▶ [Activity] With pictures left out, output exactly the lines from the line holding "http://images.pcgs.com/CoinFacts/16819314_1506722_550.jpg" through the end of the data, both included.

▶ [Information provided]
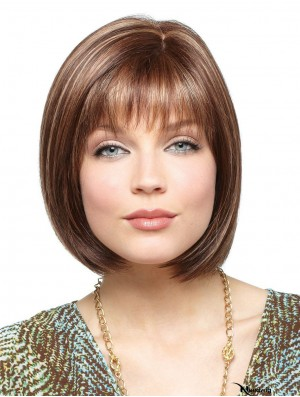 Synthetic Wigs For White Women With Lace Front Straight Style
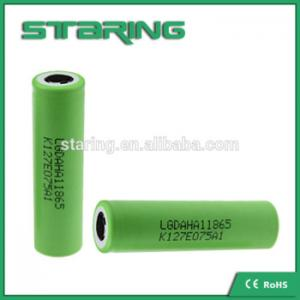 China Fast shipping High drain rechargeable  LGAHA1  18650 1300MAH battery  for htc desire battery on sale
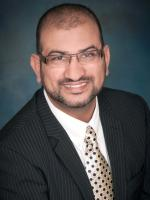 OpenAgent, Agent profile - Haseeb Syed, Ray White - Point Cook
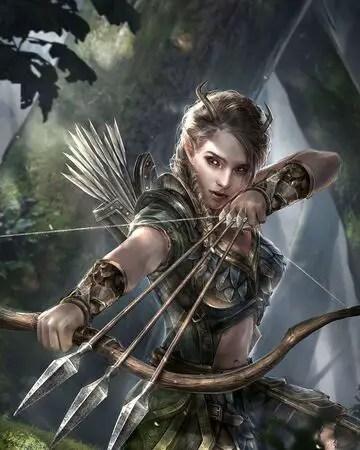 A fantasy archer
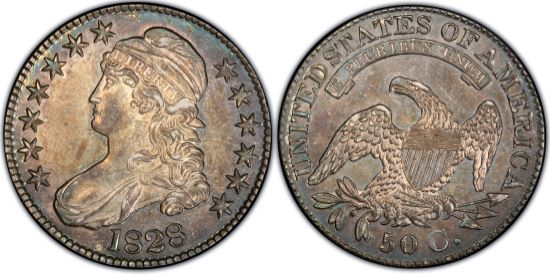 http://images.pcgs.com/CoinFacts/16819314_1506722_550.jpg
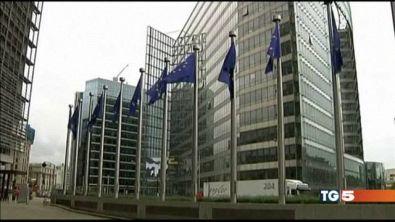 Manovra a Bruxelles, frena l'occupazione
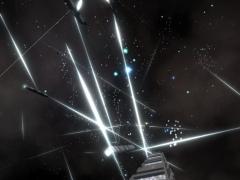 Cellblock Squadrons 2.10 Screenshot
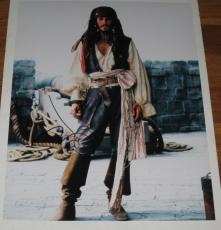 Johnny Depp Signed 11x14 Photo Pirates Of The Caribbean Autograph Coa J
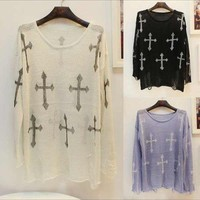 Cross Printed Knitted Sweater/Jumper from Basiques Boutique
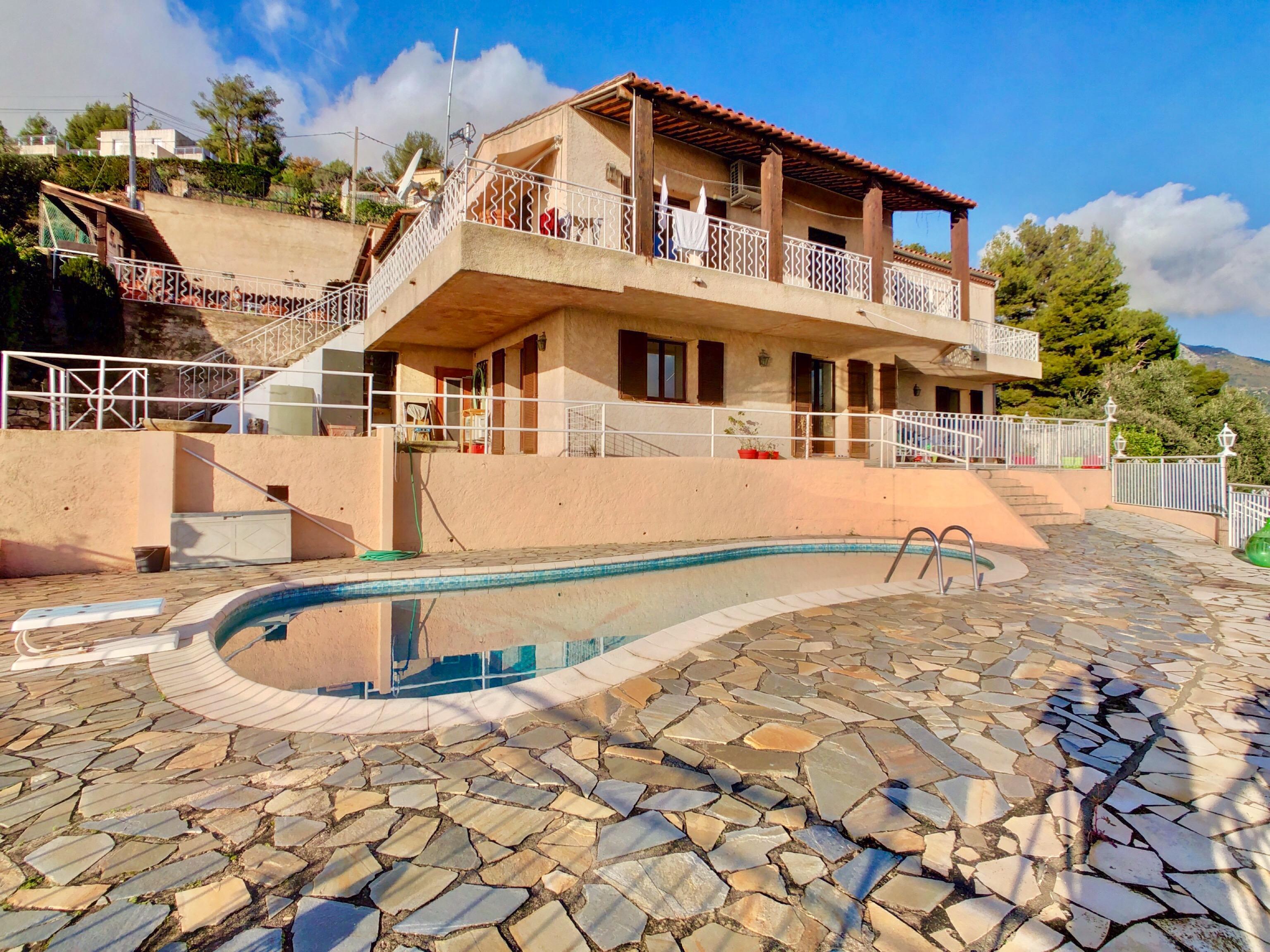 Maison Roquebrune Cap Martin 1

▶ [Task solution]
 http://images.pcgs.com/CoinFacts/16819314_1506722_550.jpg
 Manovra a Bruxelles, frena l'occupazione
 Cellblock Squadrons 2.10 Screenshot
 Johnny Depp Signed 11x14 Photo Pirates Of The Caribbean Autograph Coa J
 Cross Printed Knitted Sweater/Jumper from Basiques Boutique
 Maison Roquebrune Cap Martin 1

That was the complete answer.